(Dataset records)
━━━━━━

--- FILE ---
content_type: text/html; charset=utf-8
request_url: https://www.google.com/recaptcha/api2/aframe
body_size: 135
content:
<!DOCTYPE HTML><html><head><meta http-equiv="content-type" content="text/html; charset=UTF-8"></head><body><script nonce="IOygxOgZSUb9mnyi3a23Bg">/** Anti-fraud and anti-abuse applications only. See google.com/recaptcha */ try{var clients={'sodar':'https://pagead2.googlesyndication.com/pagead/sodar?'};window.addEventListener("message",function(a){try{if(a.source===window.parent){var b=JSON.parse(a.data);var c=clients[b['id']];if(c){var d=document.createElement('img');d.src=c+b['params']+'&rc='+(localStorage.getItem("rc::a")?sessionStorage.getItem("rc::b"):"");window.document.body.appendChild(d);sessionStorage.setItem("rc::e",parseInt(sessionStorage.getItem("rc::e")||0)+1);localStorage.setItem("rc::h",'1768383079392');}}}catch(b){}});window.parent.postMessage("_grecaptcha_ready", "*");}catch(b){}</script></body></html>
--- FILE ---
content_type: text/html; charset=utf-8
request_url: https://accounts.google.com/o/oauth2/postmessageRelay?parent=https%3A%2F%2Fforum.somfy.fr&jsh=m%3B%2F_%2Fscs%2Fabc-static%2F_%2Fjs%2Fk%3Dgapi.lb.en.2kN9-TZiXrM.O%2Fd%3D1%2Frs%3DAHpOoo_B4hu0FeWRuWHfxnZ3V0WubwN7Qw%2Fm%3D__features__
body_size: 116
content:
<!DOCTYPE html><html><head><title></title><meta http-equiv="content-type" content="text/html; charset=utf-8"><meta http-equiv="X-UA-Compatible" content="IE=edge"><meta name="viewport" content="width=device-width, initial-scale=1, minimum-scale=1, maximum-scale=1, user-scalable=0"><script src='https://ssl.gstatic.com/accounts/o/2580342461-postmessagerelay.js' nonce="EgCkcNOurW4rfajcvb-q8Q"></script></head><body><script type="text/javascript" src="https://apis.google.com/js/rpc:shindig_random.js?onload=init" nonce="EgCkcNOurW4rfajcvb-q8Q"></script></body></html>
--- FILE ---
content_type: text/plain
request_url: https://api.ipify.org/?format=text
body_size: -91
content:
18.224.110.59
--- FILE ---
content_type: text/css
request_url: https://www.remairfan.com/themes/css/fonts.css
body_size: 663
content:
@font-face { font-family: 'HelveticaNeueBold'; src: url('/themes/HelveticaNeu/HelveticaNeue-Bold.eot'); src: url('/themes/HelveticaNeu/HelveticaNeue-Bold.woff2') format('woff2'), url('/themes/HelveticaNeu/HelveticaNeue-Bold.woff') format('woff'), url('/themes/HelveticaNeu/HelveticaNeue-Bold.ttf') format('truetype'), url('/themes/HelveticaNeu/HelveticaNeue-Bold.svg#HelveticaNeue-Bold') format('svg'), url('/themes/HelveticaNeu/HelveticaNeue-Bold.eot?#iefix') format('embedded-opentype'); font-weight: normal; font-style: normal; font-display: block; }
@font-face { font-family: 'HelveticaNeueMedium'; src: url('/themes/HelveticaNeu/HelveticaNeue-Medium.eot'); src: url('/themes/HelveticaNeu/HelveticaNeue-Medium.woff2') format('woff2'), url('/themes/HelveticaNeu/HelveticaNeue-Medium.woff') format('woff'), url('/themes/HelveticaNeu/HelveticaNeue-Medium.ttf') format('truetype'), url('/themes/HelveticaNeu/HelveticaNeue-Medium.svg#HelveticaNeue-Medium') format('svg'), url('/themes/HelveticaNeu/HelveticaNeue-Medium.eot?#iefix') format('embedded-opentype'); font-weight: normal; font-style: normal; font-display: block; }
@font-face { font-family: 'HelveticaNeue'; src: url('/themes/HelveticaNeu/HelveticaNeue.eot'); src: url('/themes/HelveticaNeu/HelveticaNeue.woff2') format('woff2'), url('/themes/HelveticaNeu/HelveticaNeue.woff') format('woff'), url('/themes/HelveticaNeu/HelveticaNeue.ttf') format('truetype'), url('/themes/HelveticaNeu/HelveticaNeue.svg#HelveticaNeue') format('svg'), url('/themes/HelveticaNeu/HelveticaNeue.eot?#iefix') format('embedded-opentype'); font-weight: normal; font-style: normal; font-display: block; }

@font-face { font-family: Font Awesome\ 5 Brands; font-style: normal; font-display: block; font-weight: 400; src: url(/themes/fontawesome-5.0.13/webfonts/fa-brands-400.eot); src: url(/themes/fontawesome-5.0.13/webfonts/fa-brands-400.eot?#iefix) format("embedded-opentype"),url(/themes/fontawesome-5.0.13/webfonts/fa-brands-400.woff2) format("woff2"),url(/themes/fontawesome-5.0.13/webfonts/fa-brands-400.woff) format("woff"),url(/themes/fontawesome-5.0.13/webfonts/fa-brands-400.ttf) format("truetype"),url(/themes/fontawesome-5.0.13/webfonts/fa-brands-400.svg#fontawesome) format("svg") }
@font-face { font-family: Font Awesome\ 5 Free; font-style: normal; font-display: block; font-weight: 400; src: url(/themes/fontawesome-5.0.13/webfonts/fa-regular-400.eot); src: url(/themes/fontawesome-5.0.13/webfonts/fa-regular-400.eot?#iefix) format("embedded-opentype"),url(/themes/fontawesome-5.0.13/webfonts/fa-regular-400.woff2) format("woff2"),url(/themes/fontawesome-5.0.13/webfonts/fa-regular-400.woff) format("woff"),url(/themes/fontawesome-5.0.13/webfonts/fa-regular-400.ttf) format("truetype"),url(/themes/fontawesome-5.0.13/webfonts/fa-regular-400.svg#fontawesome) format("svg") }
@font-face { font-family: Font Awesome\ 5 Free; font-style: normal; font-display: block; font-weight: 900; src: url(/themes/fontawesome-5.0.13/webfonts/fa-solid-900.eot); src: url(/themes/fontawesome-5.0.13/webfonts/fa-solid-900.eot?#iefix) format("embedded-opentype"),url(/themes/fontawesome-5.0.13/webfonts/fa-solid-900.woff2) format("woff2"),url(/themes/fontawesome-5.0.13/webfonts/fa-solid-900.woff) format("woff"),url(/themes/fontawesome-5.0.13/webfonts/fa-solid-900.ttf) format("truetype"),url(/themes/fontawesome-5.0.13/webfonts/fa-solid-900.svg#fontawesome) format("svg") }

━━━━━━

_To do_. Repeat the data in full, matching each line exactly.

_Exercise result_.
--- FILE ---
content_type: text/html; charset=utf-8
request_url: https://www.google.com/recaptcha/api2/aframe
body_size: 135
content:
<!DOCTYPE HTML><html><head><meta http-equiv="content-type" content="text/html; charset=UTF-8"></head><body><script nonce="IOygxOgZSUb9mnyi3a23Bg">/** Anti-fraud and anti-abuse applications only. See google.com/recaptcha */ try{var clients={'sodar':'https://pagead2.googlesyndication.com/pagead/sodar?'};window.addEventListener("message",function(a){try{if(a.source===window.parent){var b=JSON.parse(a.data);var c=clients[b['id']];if(c){var d=document.createElement('img');d.src=c+b['params']+'&rc='+(localStorage.getItem("rc::a")?sessionStorage.getItem("rc::b"):"");window.document.body.appendChild(d);sessionStorage.setItem("rc::e",parseInt(sessionStorage.getItem("rc::e")||0)+1);localStorage.setItem("rc::h",'1768383079392');}}}catch(b){}});window.parent.postMessage("_grecaptcha_ready", "*");}catch(b){}</script></body></html>
--- FILE ---
content_type: text/html; charset=utf-8
request_url: https://accounts.google.com/o/oauth2/postmessageRelay?parent=https%3A%2F%2Fforum.somfy.fr&jsh=m%3B%2F_%2Fscs%2Fabc-static%2F_%2Fjs%2Fk%3Dgapi.lb.en.2kN9-TZiXrM.O%2Fd%3D1%2Frs%3DAHpOoo_B4hu0FeWRuWHfxnZ3V0WubwN7Qw%2Fm%3D__features__
body_size: 116
content:
<!DOCTYPE html><html><head><title></title><meta http-equiv="content-type" content="text/html; charset=utf-8"><meta http-equiv="X-UA-Compatible" content="IE=edge"><meta name="viewport" content="width=device-width, initial-scale=1, minimum-scale=1, maximum-scale=1, user-scalable=0"><script src='https://ssl.gstatic.com/accounts/o/2580342461-postmessagerelay.js' nonce="EgCkcNOurW4rfajcvb-q8Q"></script></head><body><script type="text/javascript" src="https://apis.google.com/js/rpc:shindig_random.js?onload=init" nonce="EgCkcNOurW4rfajcvb-q8Q"></script></body></html>
--- FILE ---
content_type: text/plain
request_url: https://api.ipify.org/?format=text
body_size: -91
content:
18.224.110.59
--- FILE ---
content_type: text/css
request_url: https://www.remairfan.com/themes/css/fonts.css
body_size: 663
content:
@font-face { font-family: 'HelveticaNeueBold'; src: url('/themes/HelveticaNeu/HelveticaNeue-Bold.eot'); src: url('/themes/HelveticaNeu/HelveticaNeue-Bold.woff2') format('woff2'), url('/themes/HelveticaNeu/HelveticaNeue-Bold.woff') format('woff'), url('/themes/HelveticaNeu/HelveticaNeue-Bold.ttf') format('truetype'), url('/themes/HelveticaNeu/HelveticaNeue-Bold.svg#HelveticaNeue-Bold') format('svg'), url('/themes/HelveticaNeu/HelveticaNeue-Bold.eot?#iefix') format('embedded-opentype'); font-weight: normal; font-style: normal; font-display: block; }
@font-face { font-family: 'HelveticaNeueMedium'; src: url('/themes/HelveticaNeu/HelveticaNeue-Medium.eot'); src: url('/themes/HelveticaNeu/HelveticaNeue-Medium.woff2') format('woff2'), url('/themes/HelveticaNeu/HelveticaNeue-Medium.woff') format('woff'), url('/themes/HelveticaNeu/HelveticaNeue-Medium.ttf') format('truetype'), url('/themes/HelveticaNeu/HelveticaNeue-Medium.svg#HelveticaNeue-Medium') format('svg'), url('/themes/HelveticaNeu/HelveticaNeue-Medium.eot?#iefix') format('embedded-opentype'); font-weight: normal; font-style: normal; font-display: block; }
@font-face { font-family: 'HelveticaNeue'; src: url('/themes/HelveticaNeu/HelveticaNeue.eot'); src: url('/themes/HelveticaNeu/HelveticaNeue.woff2') format('woff2'), url('/themes/HelveticaNeu/HelveticaNeue.woff') format('woff'), url('/themes/HelveticaNeu/HelveticaNeue.ttf') format('truetype'), url('/themes/HelveticaNeu/HelveticaNeue.svg#HelveticaNeue') format('svg'), url('/themes/HelveticaNeu/HelveticaNeue.eot?#iefix') format('embedded-opentype'); font-weight: normal; font-style: normal; font-display: block; }

@font-face { font-family: Font Awesome\ 5 Brands; font-style: normal; font-display: block; font-weight: 400; src: url(/themes/fontawesome-5.0.13/webfonts/fa-brands-400.eot); src: url(/themes/fontawesome-5.0.13/webfonts/fa-brands-400.eot?#iefix) format("embedded-opentype"),url(/themes/fontawesome-5.0.13/webfonts/fa-brands-400.woff2) format("woff2"),url(/themes/fontawesome-5.0.13/webfonts/fa-brands-400.woff) format("woff"),url(/themes/fontawesome-5.0.13/webfonts/fa-brands-400.ttf) format("truetype"),url(/themes/fontawesome-5.0.13/webfonts/fa-brands-400.svg#fontawesome) format("svg") }
@font-face { font-family: Font Awesome\ 5 Free; font-style: normal; font-display: block; font-weight: 400; src: url(/themes/fontawesome-5.0.13/webfonts/fa-regular-400.eot); src: url(/themes/fontawesome-5.0.13/webfonts/fa-regular-400.eot?#iefix) format("embedded-opentype"),url(/themes/fontawesome-5.0.13/webfonts/fa-regular-400.woff2) format("woff2"),url(/themes/fontawesome-5.0.13/webfonts/fa-regular-400.woff) format("woff"),url(/themes/fontawesome-5.0.13/webfonts/fa-regular-400.ttf) format("truetype"),url(/themes/fontawesome-5.0.13/webfonts/fa-regular-400.svg#fontawesome) format("svg") }
@font-face { font-family: Font Awesome\ 5 Free; font-style: normal; font-display: block; font-weight: 900; src: url(/themes/fontawesome-5.0.13/webfonts/fa-solid-900.eot); src: url(/themes/fontawesome-5.0.13/webfonts/fa-solid-900.eot?#iefix) format("embedded-opentype"),url(/themes/fontawesome-5.0.13/webfonts/fa-solid-900.woff2) format("woff2"),url(/themes/fontawesome-5.0.13/webfonts/fa-solid-900.woff) format("woff"),url(/themes/fontawesome-5.0.13/webfonts/fa-solid-900.ttf) format("truetype"),url(/themes/fontawesome-5.0.13/webfonts/fa-solid-900.svg#fontawesome) format("svg") }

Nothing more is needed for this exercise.